Retype the material that follows, keeping every word as it is.

[Records]

** begin **

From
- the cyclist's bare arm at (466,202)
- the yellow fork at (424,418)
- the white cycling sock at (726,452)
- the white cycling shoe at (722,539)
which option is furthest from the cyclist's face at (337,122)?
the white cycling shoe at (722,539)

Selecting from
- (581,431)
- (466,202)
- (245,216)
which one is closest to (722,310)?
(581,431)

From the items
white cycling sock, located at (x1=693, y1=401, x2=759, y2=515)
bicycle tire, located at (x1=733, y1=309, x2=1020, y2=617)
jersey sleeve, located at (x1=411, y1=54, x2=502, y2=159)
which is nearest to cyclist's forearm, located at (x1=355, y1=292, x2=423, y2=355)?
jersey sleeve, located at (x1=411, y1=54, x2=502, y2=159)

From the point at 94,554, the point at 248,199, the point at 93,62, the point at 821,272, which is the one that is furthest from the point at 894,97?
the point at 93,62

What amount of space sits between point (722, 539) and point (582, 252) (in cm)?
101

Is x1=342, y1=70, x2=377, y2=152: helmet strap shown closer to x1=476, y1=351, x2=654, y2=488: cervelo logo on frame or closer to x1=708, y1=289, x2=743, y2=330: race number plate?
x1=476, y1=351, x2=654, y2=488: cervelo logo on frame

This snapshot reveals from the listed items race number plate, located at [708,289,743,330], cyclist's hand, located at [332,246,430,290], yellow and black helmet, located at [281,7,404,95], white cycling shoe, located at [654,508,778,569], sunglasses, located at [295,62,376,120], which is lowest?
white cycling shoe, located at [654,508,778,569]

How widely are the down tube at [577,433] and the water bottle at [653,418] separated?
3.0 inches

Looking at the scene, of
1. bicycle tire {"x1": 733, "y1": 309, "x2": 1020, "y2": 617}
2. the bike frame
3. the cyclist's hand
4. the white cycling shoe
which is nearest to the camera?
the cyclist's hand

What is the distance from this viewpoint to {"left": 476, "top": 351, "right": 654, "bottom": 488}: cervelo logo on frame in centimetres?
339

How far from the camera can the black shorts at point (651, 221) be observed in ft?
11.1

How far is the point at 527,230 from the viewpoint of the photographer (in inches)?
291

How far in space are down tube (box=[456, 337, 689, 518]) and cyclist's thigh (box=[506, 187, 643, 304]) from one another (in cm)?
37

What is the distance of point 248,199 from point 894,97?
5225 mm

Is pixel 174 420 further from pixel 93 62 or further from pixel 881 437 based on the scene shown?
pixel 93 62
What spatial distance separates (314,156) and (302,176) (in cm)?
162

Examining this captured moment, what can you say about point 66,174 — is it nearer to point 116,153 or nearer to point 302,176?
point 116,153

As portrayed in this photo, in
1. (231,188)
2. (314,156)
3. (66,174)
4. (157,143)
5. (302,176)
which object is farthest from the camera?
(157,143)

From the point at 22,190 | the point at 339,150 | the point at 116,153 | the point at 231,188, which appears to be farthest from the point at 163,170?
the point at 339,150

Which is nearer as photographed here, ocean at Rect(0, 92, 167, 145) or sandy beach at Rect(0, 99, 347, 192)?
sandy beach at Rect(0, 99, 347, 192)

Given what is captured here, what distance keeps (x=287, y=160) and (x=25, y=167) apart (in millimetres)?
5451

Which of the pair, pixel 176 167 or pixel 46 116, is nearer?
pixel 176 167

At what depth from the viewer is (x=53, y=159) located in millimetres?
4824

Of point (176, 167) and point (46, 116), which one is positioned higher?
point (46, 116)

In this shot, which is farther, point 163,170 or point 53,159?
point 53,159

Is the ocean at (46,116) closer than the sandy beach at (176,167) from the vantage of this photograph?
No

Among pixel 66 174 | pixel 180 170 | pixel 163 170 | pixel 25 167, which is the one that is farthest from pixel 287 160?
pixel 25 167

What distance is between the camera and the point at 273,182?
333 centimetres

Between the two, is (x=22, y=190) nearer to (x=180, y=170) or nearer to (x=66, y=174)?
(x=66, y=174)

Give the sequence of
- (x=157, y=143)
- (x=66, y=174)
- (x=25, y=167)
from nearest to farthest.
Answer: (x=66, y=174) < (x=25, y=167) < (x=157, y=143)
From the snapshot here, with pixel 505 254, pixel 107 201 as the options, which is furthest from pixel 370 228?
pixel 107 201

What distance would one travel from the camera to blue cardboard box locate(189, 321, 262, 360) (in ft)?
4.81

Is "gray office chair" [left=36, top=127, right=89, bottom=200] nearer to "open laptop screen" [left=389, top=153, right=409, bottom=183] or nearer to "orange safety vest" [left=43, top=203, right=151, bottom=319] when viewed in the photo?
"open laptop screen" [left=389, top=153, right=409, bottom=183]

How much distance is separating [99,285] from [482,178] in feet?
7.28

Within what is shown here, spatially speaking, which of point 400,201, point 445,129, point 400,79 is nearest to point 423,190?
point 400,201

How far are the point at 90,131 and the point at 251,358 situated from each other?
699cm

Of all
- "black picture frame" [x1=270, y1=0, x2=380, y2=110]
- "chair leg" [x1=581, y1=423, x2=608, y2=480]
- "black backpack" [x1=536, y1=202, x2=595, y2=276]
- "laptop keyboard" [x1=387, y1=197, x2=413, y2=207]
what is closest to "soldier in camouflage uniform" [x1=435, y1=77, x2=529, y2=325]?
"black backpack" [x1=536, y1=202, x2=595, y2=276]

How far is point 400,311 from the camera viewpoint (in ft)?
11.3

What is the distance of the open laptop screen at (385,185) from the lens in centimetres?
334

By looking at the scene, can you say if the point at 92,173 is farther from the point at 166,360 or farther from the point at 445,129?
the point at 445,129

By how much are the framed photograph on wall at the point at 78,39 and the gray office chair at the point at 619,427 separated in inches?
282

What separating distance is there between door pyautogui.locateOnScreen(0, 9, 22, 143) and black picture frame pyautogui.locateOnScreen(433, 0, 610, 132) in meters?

** end **

Final answer ::
From
- the cyclist's bare arm at (466,202)
- the yellow fork at (424,418)
- the white cycling sock at (726,452)
- the white cycling shoe at (722,539)
which option is furthest from the cyclist's face at (337,122)?
the white cycling shoe at (722,539)

Selecting from
- (581,431)
- (466,202)
- (245,216)
which one is closest to (722,310)?
(581,431)

From the items
white cycling sock, located at (x1=693, y1=401, x2=759, y2=515)
bicycle tire, located at (x1=733, y1=309, x2=1020, y2=617)
jersey sleeve, located at (x1=411, y1=54, x2=502, y2=159)
which is nearest to cyclist's forearm, located at (x1=355, y1=292, x2=423, y2=355)?
jersey sleeve, located at (x1=411, y1=54, x2=502, y2=159)

From the point at 94,554, the point at 248,199, the point at 93,62, the point at 821,272, which is the one that is furthest from the point at 894,97?
the point at 93,62

What amount of space sits between point (722, 539) and point (582, 252) (in cm)?
101

Is x1=342, y1=70, x2=377, y2=152: helmet strap shown closer to x1=476, y1=351, x2=654, y2=488: cervelo logo on frame or closer to x1=708, y1=289, x2=743, y2=330: race number plate?
x1=476, y1=351, x2=654, y2=488: cervelo logo on frame

This snapshot reveals from the listed items race number plate, located at [708,289,743,330], cyclist's hand, located at [332,246,430,290], yellow and black helmet, located at [281,7,404,95], white cycling shoe, located at [654,508,778,569], sunglasses, located at [295,62,376,120], which is lowest?
white cycling shoe, located at [654,508,778,569]

How widely are the down tube at [577,433] and the water bottle at [653,418] separated?
3.0 inches

Looking at the scene, of
1. bicycle tire {"x1": 733, "y1": 309, "x2": 1020, "y2": 617}
2. the bike frame
3. the cyclist's hand
4. the white cycling shoe
which is nearest to the camera?
the cyclist's hand

What is the distance from this viewpoint to {"left": 476, "top": 351, "right": 654, "bottom": 488}: cervelo logo on frame in centimetres?
339

How far from the camera can the black shorts at point (651, 221) be observed in ft?
11.1

How far is the point at 527,230 from the viewpoint of the photographer (in inches)?
291

How far in space are down tube (box=[456, 337, 689, 518]) and cyclist's thigh (box=[506, 187, 643, 304]) from one another (in cm)?
37

What is the distance of point 248,199 from point 894,97?
5225 mm

Is pixel 174 420 further from pixel 93 62 or further from pixel 881 437 based on the scene shown?
pixel 93 62
What spatial distance separates (314,156) and (302,176) (in cm)?
162

Examining this captured moment, what can you say about point 66,174 — is it nearer to point 116,153 or nearer to point 302,176?
point 116,153

As portrayed in this photo, in
1. (231,188)
2. (314,156)
3. (66,174)
4. (157,143)
5. (302,176)
which object is farthest from the camera?
(157,143)

From the point at 22,190 | the point at 339,150 | the point at 116,153 | the point at 231,188, which appears to be farthest from the point at 163,170?
the point at 339,150

Which is nearer as photographed here, ocean at Rect(0, 92, 167, 145) or sandy beach at Rect(0, 99, 347, 192)?
sandy beach at Rect(0, 99, 347, 192)

Given what is captured here, what distance keeps (x=287, y=160) and (x=25, y=167) apart (in millimetres)?
5451

Which of the pair, pixel 176 167 or pixel 46 116, is nearer?
pixel 176 167

At what depth from the viewer is (x=53, y=159) located in millimetres?
4824

Of point (176, 167) and point (46, 116), which one is positioned higher?
point (46, 116)

In this shot, which is farther, point 163,170 or point 53,159?
point 53,159

Is the ocean at (46,116) closer than the sandy beach at (176,167) from the vantage of this photograph?
No

Among pixel 66 174 | pixel 180 170 | pixel 163 170 | pixel 25 167, which is the one that is farthest from pixel 287 160?
pixel 25 167

What distance is between the camera and the point at 273,182?
333 centimetres

Between the two, is (x=22, y=190) nearer to (x=180, y=170) or nearer to (x=66, y=174)?
(x=66, y=174)

Give the sequence of
- (x=157, y=143)
- (x=66, y=174)
- (x=25, y=167)
from nearest to farthest.
Answer: (x=66, y=174) < (x=25, y=167) < (x=157, y=143)
From the snapshot here, with pixel 505 254, pixel 107 201 as the options, which is furthest from pixel 370 228?
pixel 107 201

What distance would one travel from the camera to blue cardboard box locate(189, 321, 262, 360) (in ft)?
4.81

Is "gray office chair" [left=36, top=127, right=89, bottom=200] nearer to "open laptop screen" [left=389, top=153, right=409, bottom=183] or nearer to "orange safety vest" [left=43, top=203, right=151, bottom=319] when viewed in the photo?
"open laptop screen" [left=389, top=153, right=409, bottom=183]

How much distance is separating [99,285] from [482,178] in feet?
7.28

Within what is shown here, spatially speaking, which of point 400,201, point 445,129, point 400,79 is nearest to point 423,190?
point 400,201

How far are the point at 90,131 and the point at 251,358 situated from each other?
699cm

Of all
- "black picture frame" [x1=270, y1=0, x2=380, y2=110]
- "chair leg" [x1=581, y1=423, x2=608, y2=480]
- "black backpack" [x1=536, y1=202, x2=595, y2=276]
- "laptop keyboard" [x1=387, y1=197, x2=413, y2=207]
what is closest to "soldier in camouflage uniform" [x1=435, y1=77, x2=529, y2=325]?
"black backpack" [x1=536, y1=202, x2=595, y2=276]

How far is point 400,311 from the camera viewpoint (in ft)?
11.3

What is the distance of the open laptop screen at (385,185) from the lens in centimetres?
334

By looking at the scene, can you say if the point at 92,173 is farther from the point at 166,360 or farther from the point at 445,129?
the point at 445,129

By how much are the framed photograph on wall at the point at 78,39 and the gray office chair at the point at 619,427 separated in inches?
282

What separating distance is there between door pyautogui.locateOnScreen(0, 9, 22, 143) and black picture frame pyautogui.locateOnScreen(433, 0, 610, 132) in meters?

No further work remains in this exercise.